Deze motie is voorgesteld door de leden Rosenmöller, Heerma, Van Dijke, Van den Berg, Nijpels-Hezemans, Marijnissen en Van Wingerden.

Zij krijgt nr. 2 (24470).

De heer Rosenmöller (GroenLinks):

Ik kom toe aan mijn laatste opmerking.

De minister heeft ondubbelzinnig duidelijk gemaakt dat zij weigert te onderhandelen op de hoofdpunten met betrekking tot de overeenkomst die zij met de heer Van Randwijck heeft gesloten. Op de punten en komma's zal de regeling misschien nog zo sober mogelijk gemaakt moeten worden. Dat is natuurlijk een doekje voor het bloeden in het kwadraat. Daar kan ik in ieder geval absoluut geen genoegen mee nemen. Vandaar dat ik de volgende motie indien.

De Kamer,

gehoord de beraadslaging,

verzoekt de minister de onderhandelingen met de betrokken procureur-generaal te heropenen met als doel te komen tot een meer passende voorziening en de Kamer daarover te informeren,

en gaat over tot de orde van de dag.

De voorzitter:

Deze motie is voorgesteld door het lid Rosenmöller. Naar mij blijkt, wordt zij voldoende ondersteund.

Zij krijgt nr. 3 (24470).

De heer Dittrich (D66):

Mijnheer de voorzitter! Ik dank de minister voor haar uitgebreide beantwoording. Desondanks moet ik namens de fractie van D66 zeggen dat wij vinden dat de minister niet aannemelijk heeft kunnen maken waarom dit bedrag nu aan de procureur-generaal in Amsterdam is uitgekeerd. Ik heb daar in eerste termijn een aantal vragen over gesteld. Die zijn beantwoord. Wij vinden het geen antwoorden die ons overtuigen. Wij vinden het bedrag dat aan de procureur-generaal is uitgekeerd of zal worden uitgekeerd te hoog. Wel is het zo dat in de kern van het betoog van de minister wordt aangegeven dat zij nauwelijks een andere mogelijkheid had dan een afvloeiingsregeling te treffen. Op zichzelf onderschrijven wij dat. De minister had ook heel erg weinig speelruimte. Een procedure was geen begaanbare weg.

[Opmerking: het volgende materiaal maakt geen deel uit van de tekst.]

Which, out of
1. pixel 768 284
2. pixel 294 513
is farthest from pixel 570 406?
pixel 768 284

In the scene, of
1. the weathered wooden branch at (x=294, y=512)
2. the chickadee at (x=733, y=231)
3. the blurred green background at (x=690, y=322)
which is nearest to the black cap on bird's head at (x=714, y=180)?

Dat neemt niet weg dat wij vinden, dat er wat fouten zijn gemaakt bij de afwikkeling hiervan, tijdens de onderhandelingen. De fractie van D66 vindt het onverstandig, dat de landsadvocaat niet eerder is ingeschakeld. Wij denken dat de hazen misschien wat anders zouden zijn gaan lopen als de landsadvocaat eerder was ingeschakeld.

De minister heeft uiteengezet, dat de afspraken die zij met de procureur-generaal heeft gemaakt afspraken op hoofdlijnen zijn. Er zal een gedetailleerde uitwerking plaatsvinden. Wij vertrouwen erop dat de minister, gehoord de brede kritiek in de Kamer, ook de kritiek van de fractie van D66, bij die uitwerking zo sober als maar mogelijk is te werk zal gaan.

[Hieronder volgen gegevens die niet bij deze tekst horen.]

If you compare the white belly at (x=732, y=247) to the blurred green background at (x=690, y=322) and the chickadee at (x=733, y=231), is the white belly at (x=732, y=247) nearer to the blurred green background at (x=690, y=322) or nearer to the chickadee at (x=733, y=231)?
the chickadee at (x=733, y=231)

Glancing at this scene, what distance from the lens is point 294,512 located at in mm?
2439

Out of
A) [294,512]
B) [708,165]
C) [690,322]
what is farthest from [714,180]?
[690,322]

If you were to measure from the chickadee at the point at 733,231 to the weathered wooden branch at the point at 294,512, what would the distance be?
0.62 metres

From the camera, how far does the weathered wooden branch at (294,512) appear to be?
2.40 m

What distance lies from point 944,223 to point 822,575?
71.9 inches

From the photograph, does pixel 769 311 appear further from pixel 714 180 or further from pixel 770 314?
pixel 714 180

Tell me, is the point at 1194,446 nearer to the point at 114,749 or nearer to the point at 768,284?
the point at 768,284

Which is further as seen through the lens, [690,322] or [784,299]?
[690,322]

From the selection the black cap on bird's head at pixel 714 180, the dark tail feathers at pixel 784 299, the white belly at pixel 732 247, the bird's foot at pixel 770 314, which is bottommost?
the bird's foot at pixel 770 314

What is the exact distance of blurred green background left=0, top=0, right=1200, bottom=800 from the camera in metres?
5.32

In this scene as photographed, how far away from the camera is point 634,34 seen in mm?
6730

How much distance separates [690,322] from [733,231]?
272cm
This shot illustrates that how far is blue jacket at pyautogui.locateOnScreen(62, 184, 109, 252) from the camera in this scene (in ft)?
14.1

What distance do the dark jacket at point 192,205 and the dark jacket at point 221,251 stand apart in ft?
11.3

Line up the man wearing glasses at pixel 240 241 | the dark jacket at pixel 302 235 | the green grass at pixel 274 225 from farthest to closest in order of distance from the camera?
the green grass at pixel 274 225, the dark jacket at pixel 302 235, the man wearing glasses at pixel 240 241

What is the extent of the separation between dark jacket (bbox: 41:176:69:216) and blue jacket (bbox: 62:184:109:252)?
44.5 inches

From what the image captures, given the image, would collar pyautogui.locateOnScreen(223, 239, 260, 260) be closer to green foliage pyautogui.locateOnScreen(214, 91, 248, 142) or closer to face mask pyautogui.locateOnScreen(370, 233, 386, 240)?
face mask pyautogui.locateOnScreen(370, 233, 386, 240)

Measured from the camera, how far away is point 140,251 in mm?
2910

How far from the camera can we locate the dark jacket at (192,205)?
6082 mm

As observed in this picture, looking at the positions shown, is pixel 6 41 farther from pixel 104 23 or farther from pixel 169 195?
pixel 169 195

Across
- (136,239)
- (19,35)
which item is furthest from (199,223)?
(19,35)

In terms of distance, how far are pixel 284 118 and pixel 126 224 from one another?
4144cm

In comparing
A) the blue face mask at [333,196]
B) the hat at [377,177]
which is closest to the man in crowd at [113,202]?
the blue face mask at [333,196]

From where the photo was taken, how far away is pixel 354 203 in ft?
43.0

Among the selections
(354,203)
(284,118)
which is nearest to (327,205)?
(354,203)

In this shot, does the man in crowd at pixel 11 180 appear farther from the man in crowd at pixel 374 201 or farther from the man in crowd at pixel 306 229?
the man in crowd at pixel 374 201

Voorzitter! Gehoord het debat en gelet op mijn inbreng in eerste termijn, vindt de fractie van D66 het echt noodzakelijk dat de regering richtlijnen ontwerpt voor het vaststellen van afvloeiingsregelingen waaraan individuele ministers zich in beginsel dienen te houden. Bij afwijking daarvan moet men naar bijvoorbeeld de minister van Binnenlandse Zaken kunnen gaan, om die te raadplegen. Ik heb de minister in haar antwoord horen zeggen, dat zij ook die mening is toegedaan. Ik denk dat dit een wijze les is die uit dit debat getrokken kan worden. Overigens volg ik de minister in haar analyse, dat dit een zo specifieke situatie is geweest dat een herhaling niet goed denkbaar is en dat er dus ook niet sprake zal kunnen zijn van precedentwerking.

De heer Marijnissen (SP):

Mijnheer de voorzitter! De minister heeft gezegd dat de weg naar de ambtenarenrechter voor haar niet open stond. Immers, er was geen dossier opgebouwd en er waren geen schriftelijke verklaringen. De meest voor de hand liggende opmerking mijnerzijds is dan, dat die schriftelijke verklaringen volgens mij nog achteraf kunnen worden opgesteld. Waarom heeft de minister bovendien niet gewacht tot de uitslag van de IRT-enquête er was? Immers, ook die zou wel eens de nodige op schrift gestelde motieven kunnen aanleveren, zodat de gang naar de ambtenarenrechter niet a priori zonder succes behoefde te zijn. Immers, de uitspraken van de heer Van Randwijck aldaar spreken voor zich.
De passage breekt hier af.